PriorityQueue是一个优先级队列默认情况下使用自然排序，也可以指定不同的Comparator来对元素排序。在进行反序列化时会调用Comparator#compare对元素进行比较后排序。TransformingComparator是Comparator的实现类其compare实现中首先通过Transfromer#transform对元素修饰后再进行比较。由于TransformingComparator在3.1没有实现Serializable接口，因此CC2只能在4.4版本使用。

public int compare(Object obj1, Object obj2) {
    Object value1 = this.transformer.transform(obj1);
    Object value2 = this.transformer.transform(obj2);
    return this.decorated.compare(value1, value2);
}

下面通过tabby拿到CC2的利用链

match (source:Method) where source.NAME="readObject" 
match (m1:Method) where  m1.NAME="transform" and m1.CLASSNAME="org.apache.commons.collections.Transformer"
call apoc.algo.allSimplePaths(m1, source, "<CALL|ALIAS",6) yield path 
where any(n in nodes(path) where n.CLASSNAME="java.util.PriorityQueue")
return path limit 10

CC3

CC3应该是Commons-collection里比较特殊的利用链了，因为并没有使用InvokeTransformer作为sink。在CC2中我们了解到可以通过构造一个恶意的TemplatesImpl 对象，当目标调用newTransformer 加载提供的字节码并实例化导致静态代码块和构造方法的执行。
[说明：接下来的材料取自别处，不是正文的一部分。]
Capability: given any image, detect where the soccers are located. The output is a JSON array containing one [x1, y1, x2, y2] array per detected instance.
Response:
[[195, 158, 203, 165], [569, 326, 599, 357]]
在 CC2中是使用了InvokeTransformer通过反射调用了newTransformer，那么有没有可能直接通过某个方法调用newTransformer呢？

在CC3中提出了通过com.sun.org.apache.xalan.internal.xsltc.trax.TrAXFilter构造方法调用newTransformer。

public TrAXFilter(Templates templates)  throws
      TransformerConfigurationException
  {
      _templates = templates;
      _transformer = (TransformerImpl) templates.newTransformer();
      _transformerHandler = new TransformerHandlerImpl(_transformer);
      _overrideDefaultParser = _transformer.overrideDefaultParser();
  }

所以我们只要找到从readObject到TrAXFilter的利用链即可，而触发点是在TrAXFilter的构造方法触发的，只要找到一个方法可以调用构造方法并传入参数即可。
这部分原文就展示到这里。